Maybe she believed me and saw herself back in the arms of her mother within a day or two. Or maybe she did not believe me at all, and it was merely that her patience had been stretched to the point of breaking, and she had simply snapped free of all survivalist anxieties. I don’t know, but we held hands . We held hands when we were picked up on the road near Mount Ragged by a handyman on his way to Conway. We held hands when we stood at the ticket window in an overcast New England town. And when the southbound bus pulled up that afternoon, we held hands as we climbed the rubber-coated steps into the cool tunnel of the bus. We carried nothing. We moved instinctively to the back, Meadow stroking the black velvet of the seatbacks as she walked. We settled in with a half dozen other wayfarers heading south, and soon the bus started forward. I think she sensed the difficulty ahead for me, personally. The difficulty of the things I had to say to her.

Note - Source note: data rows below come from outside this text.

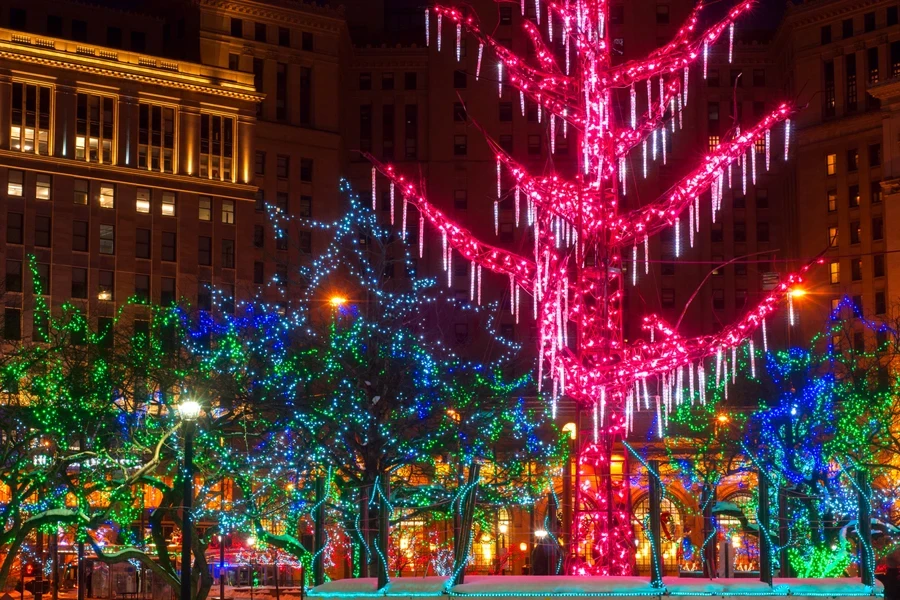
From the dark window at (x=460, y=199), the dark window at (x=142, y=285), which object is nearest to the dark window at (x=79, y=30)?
the dark window at (x=142, y=285)

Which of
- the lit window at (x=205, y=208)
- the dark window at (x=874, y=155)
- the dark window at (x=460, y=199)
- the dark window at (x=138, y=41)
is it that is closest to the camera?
the lit window at (x=205, y=208)

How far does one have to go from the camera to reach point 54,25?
111 meters

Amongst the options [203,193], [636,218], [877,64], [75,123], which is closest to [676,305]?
[877,64]

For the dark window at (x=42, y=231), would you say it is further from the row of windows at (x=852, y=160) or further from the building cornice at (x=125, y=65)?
the row of windows at (x=852, y=160)

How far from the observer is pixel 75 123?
10400 centimetres

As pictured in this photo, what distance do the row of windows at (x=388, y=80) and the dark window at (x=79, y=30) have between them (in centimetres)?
2272

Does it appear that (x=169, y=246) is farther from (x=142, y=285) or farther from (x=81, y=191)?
(x=81, y=191)

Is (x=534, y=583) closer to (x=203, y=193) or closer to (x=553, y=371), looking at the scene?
(x=553, y=371)

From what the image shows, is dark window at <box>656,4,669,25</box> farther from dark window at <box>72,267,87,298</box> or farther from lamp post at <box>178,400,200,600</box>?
lamp post at <box>178,400,200,600</box>

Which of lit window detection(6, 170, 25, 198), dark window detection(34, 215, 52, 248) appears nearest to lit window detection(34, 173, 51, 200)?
lit window detection(6, 170, 25, 198)

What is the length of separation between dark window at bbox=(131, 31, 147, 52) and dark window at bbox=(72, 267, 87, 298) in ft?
65.9

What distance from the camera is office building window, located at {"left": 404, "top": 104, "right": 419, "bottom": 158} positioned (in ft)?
400

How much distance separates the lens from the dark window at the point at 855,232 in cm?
11081

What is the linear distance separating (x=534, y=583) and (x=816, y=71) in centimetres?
10075
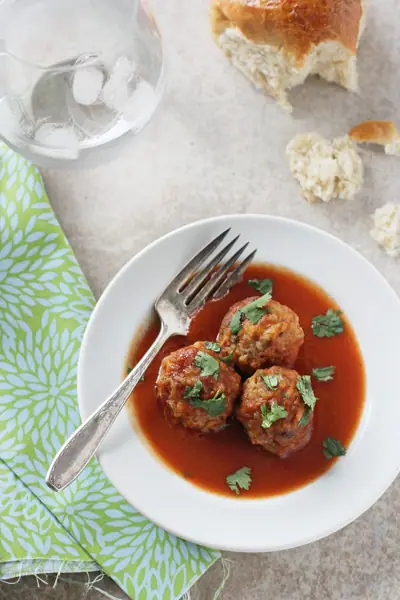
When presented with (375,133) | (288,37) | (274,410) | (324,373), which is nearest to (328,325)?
(324,373)

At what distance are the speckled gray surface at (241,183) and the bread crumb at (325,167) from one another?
0.21 ft

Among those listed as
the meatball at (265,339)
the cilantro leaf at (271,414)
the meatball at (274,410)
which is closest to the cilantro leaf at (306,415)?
the meatball at (274,410)

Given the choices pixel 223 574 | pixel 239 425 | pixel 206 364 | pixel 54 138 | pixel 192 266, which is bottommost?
pixel 223 574

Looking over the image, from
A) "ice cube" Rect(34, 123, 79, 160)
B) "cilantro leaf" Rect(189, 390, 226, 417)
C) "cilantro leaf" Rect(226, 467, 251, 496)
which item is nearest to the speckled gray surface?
"ice cube" Rect(34, 123, 79, 160)

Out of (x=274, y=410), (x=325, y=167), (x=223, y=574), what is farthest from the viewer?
(x=325, y=167)

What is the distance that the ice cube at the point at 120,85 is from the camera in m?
3.13

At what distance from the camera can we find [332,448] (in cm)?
312

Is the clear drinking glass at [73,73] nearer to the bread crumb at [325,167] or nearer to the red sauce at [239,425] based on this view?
the bread crumb at [325,167]

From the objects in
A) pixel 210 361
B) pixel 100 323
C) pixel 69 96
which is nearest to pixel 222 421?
pixel 210 361

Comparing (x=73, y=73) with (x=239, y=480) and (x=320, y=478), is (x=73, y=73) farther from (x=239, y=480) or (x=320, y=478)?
(x=320, y=478)

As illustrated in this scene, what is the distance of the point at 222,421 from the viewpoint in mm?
3012

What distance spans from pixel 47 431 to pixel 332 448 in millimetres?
1231

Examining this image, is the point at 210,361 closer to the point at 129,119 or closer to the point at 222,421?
the point at 222,421

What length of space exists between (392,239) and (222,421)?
120 cm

Before we’d even left Conway, I felt her eyes trained on me.
Ha, I thought, the kid’s got the mind of a trap.
“ Tell me,” she said. “You said you’d tell me things.”
“Did I?”
“You did. You did. Don’t tease, Daddy.”
“OK,” I said. “My Life Story. You ready?”

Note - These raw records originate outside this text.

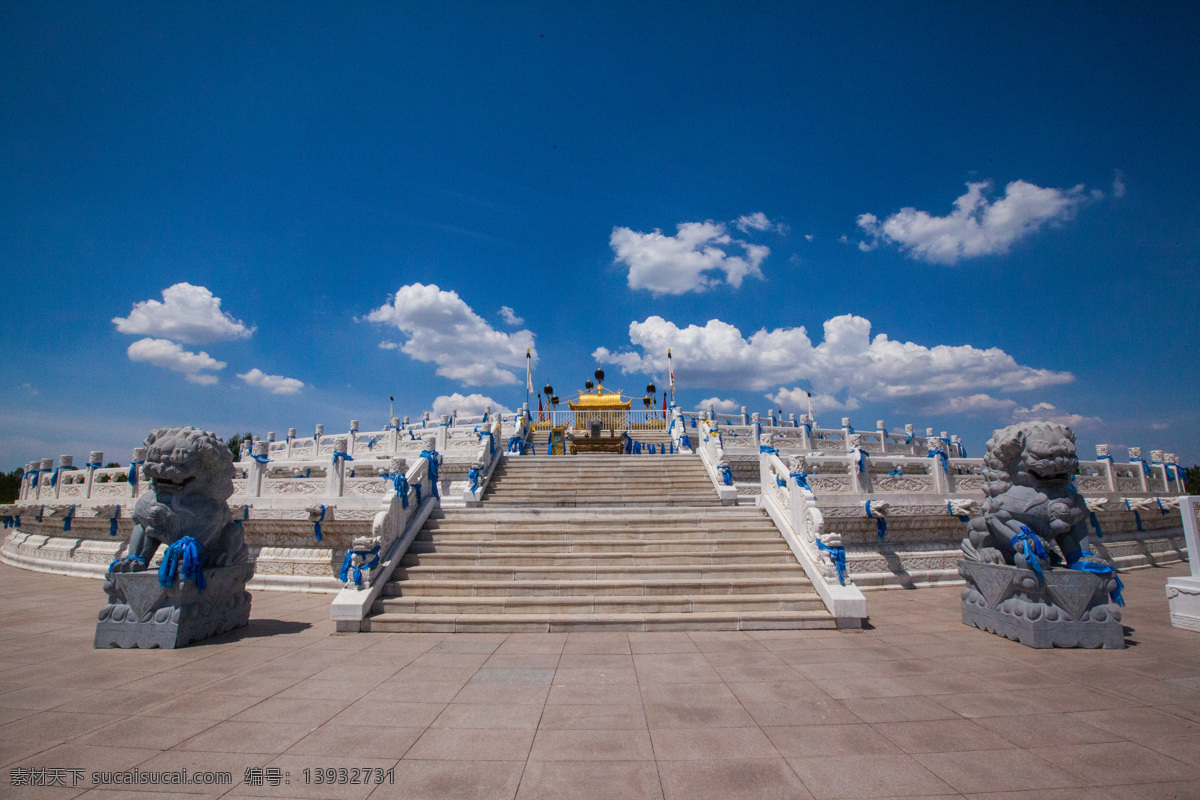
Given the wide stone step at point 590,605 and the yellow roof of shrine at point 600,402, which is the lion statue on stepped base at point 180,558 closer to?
the wide stone step at point 590,605

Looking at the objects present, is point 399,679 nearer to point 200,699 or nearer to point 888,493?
point 200,699

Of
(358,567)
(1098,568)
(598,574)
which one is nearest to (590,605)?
(598,574)

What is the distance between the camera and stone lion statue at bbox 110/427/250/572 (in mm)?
6305

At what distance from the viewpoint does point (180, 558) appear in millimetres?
6031

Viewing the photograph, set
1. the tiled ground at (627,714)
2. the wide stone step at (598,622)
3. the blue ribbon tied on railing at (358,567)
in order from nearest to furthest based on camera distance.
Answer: the tiled ground at (627,714) → the wide stone step at (598,622) → the blue ribbon tied on railing at (358,567)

She nodded and did not look away.
“So I’ve been thinking of how to begin this story, and because it’s such a long story, I think it needs an invocation.” I raised my hands. “Tell me, O Muse, of that ingenious hero who traveled far and wide after he had sacked the famous town of Troy, New York!”
Meadow did not smile.
“Ha,” I said. “I’ll be here all night.”
“ Tell me .”
“All right. Listen. Jesus, Meadow. I’ve never been more nervous in my life.”
“Don’t be nervous, Daddy.” She took my hand. “You’re my dad.”
Tears bit my eyes. I can’t explain how it felt to prepare myself to utter words that I had never really spoken — not in English — names, places, truths that I had really never forced into sound. Would they even come out as words? If I spoke certain truths, wouldn’t time freeze, and nightmare soldiers board the bus and drag me away, back to the past for some ritual in which I would die, die or be sacrificed? I knew I was no match for my own lies. Why in the world, then, would I take my chances against them?
Because of a little girl.
I looked at my daughter.
“Go on,” she said.
“I have not, as you once noted, always told the truth.”
Meadow waited.
“I have told stories, in fact, that were elaborate — you could say — fictions, and although these fictions were not meant to defraud or to injure, I always knew — I knew in fact — that they would. Which is an admission that I — even now — can’t put straight to you, because I think it might be possible — it’s possible that if I made it explicit, if I took the blame, I would be singled out, struck down, and die.”